_Data listing_
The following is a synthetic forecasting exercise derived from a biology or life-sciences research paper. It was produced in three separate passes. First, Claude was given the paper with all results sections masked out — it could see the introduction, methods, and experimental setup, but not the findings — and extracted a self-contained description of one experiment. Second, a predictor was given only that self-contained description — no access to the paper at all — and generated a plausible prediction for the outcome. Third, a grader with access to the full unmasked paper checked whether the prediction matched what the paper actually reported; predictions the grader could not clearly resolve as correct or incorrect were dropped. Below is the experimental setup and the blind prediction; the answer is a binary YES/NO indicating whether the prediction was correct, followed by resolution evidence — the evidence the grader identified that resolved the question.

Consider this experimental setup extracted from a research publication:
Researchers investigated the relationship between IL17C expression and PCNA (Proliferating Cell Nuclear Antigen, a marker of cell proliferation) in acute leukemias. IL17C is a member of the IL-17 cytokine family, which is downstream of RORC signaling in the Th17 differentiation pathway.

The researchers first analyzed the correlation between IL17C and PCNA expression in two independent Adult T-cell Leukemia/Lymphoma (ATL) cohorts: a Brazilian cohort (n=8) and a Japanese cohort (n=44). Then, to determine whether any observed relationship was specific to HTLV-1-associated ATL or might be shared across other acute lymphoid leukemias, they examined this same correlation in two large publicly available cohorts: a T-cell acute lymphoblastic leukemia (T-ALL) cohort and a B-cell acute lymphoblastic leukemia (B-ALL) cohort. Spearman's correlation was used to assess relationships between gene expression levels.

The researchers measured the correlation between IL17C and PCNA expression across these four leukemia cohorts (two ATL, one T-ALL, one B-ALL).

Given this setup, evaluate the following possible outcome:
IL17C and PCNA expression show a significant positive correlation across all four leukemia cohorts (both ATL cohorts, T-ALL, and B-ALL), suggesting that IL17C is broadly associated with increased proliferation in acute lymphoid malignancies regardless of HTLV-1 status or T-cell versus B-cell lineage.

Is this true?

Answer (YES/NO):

_What to produce_
A word-for-word copy of all the entries above is required.

_Solution to this task_
The following is a synthetic forecasting exercise derived from a biology or life-sciences research paper. It was produced in three separate passes. First, Claude was given the paper with all results sections masked out — it could see the introduction, methods, and experimental setup, but not the findings — and extracted a self-contained description of one experiment. Second, a predictor was given only that self-contained description — no access to the paper at all — and generated a plausible prediction for the outcome. Third, a grader with access to the full unmasked paper checked whether the prediction matched what the paper actually reported; predictions the grader could not clearly resolve as correct or incorrect were dropped. Below is the experimental setup and the blind prediction; the answer is a binary YES/NO indicating whether the prediction was correct, followed by resolution evidence — the evidence the grader identified that resolved the question.

Consider this experimental setup extracted from a research publication:
Researchers investigated the relationship between IL17C expression and PCNA (Proliferating Cell Nuclear Antigen, a marker of cell proliferation) in acute leukemias. IL17C is a member of the IL-17 cytokine family, which is downstream of RORC signaling in the Th17 differentiation pathway.

The researchers first analyzed the correlation between IL17C and PCNA expression in two independent Adult T-cell Leukemia/Lymphoma (ATL) cohorts: a Brazilian cohort (n=8) and a Japanese cohort (n=44). Then, to determine whether any observed relationship was specific to HTLV-1-associated ATL or might be shared across other acute lymphoid leukemias, they examined this same correlation in two large publicly available cohorts: a T-cell acute lymphoblastic leukemia (T-ALL) cohort and a B-cell acute lymphoblastic leukemia (B-ALL) cohort. Spearman's correlation was used to assess relationships between gene expression levels.

The researchers measured the correlation between IL17C and PCNA expression across these four leukemia cohorts (two ATL, one T-ALL, one B-ALL).

Given this setup, evaluate the following possible outcome:
IL17C and PCNA expression show a significant positive correlation across all four leukemia cohorts (both ATL cohorts, T-ALL, and B-ALL), suggesting that IL17C is broadly associated with increased proliferation in acute lymphoid malignancies regardless of HTLV-1 status or T-cell versus B-cell lineage.

Is this true?

Answer (YES/NO):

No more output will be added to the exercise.